» **Stored dataset items**
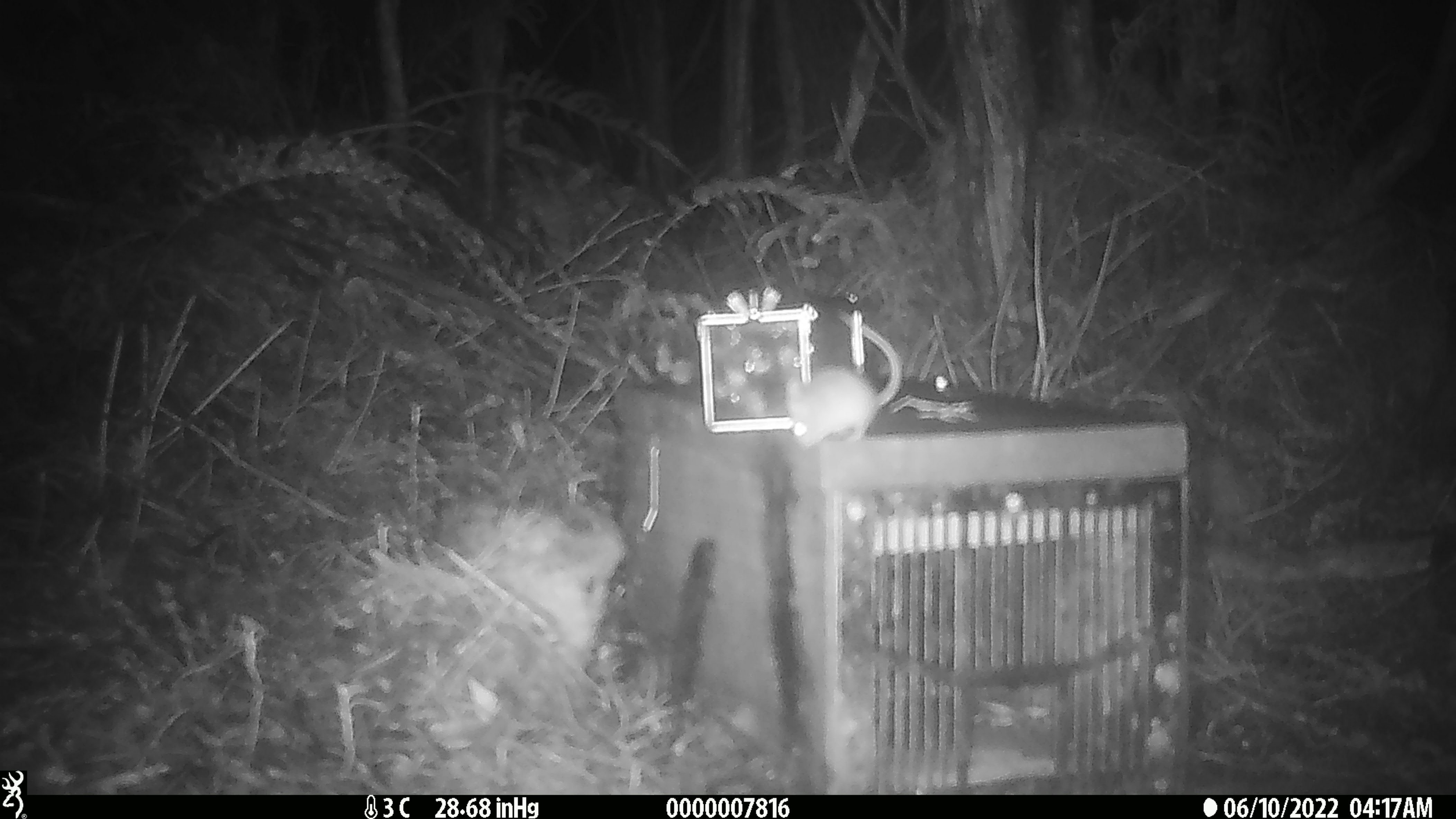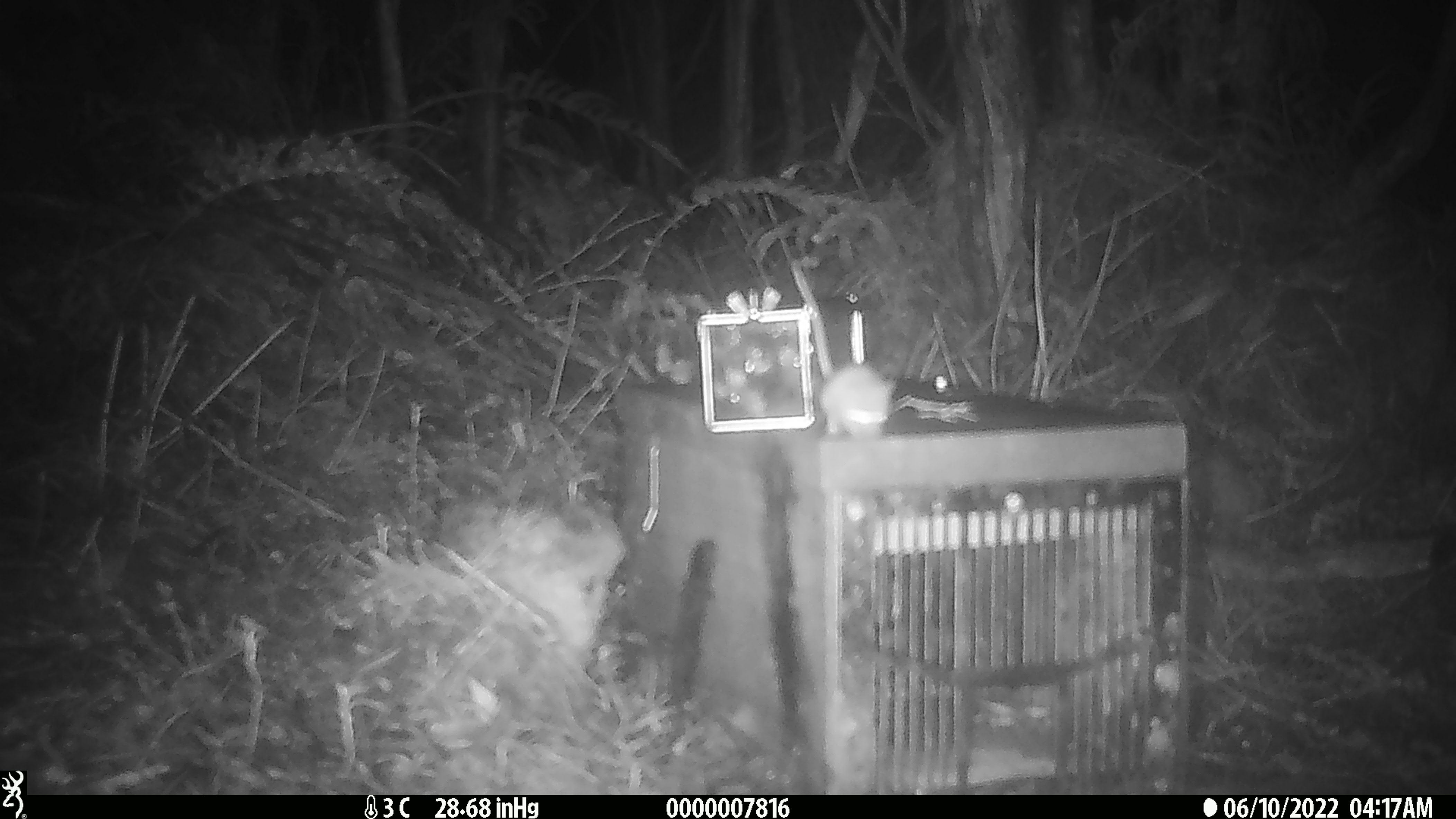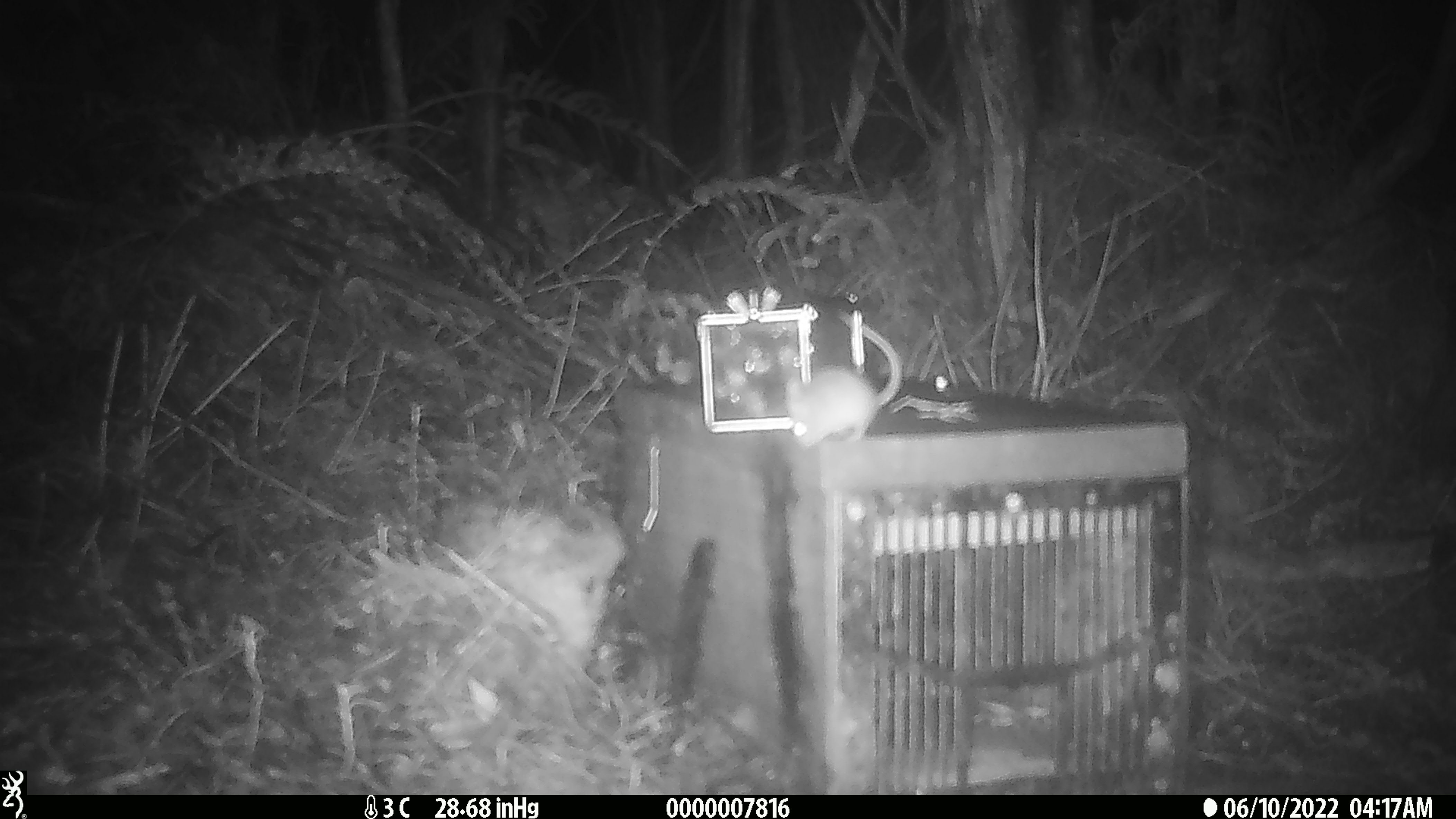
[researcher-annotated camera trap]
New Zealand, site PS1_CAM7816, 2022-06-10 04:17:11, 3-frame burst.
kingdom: Animalia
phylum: Chordata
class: Mammalia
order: Rodentia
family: Muridae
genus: Mus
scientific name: Mus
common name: mouse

» **WORK REQUIRED**
Beginning from the line that contains "New Zealand, site", give each line again exactly, through the final line of the records.

» **REPLY TO THE EXERCISE**
New Zealand, site PS1_CAM7816, 2022-06-10 04:17:11, 3-frame burst.
kingdom: Animalia
phylum: Chordata
class: Mammalia
order: Rodentia
family: Muridae
genus: Mus
scientific name: Mus
common name: mouse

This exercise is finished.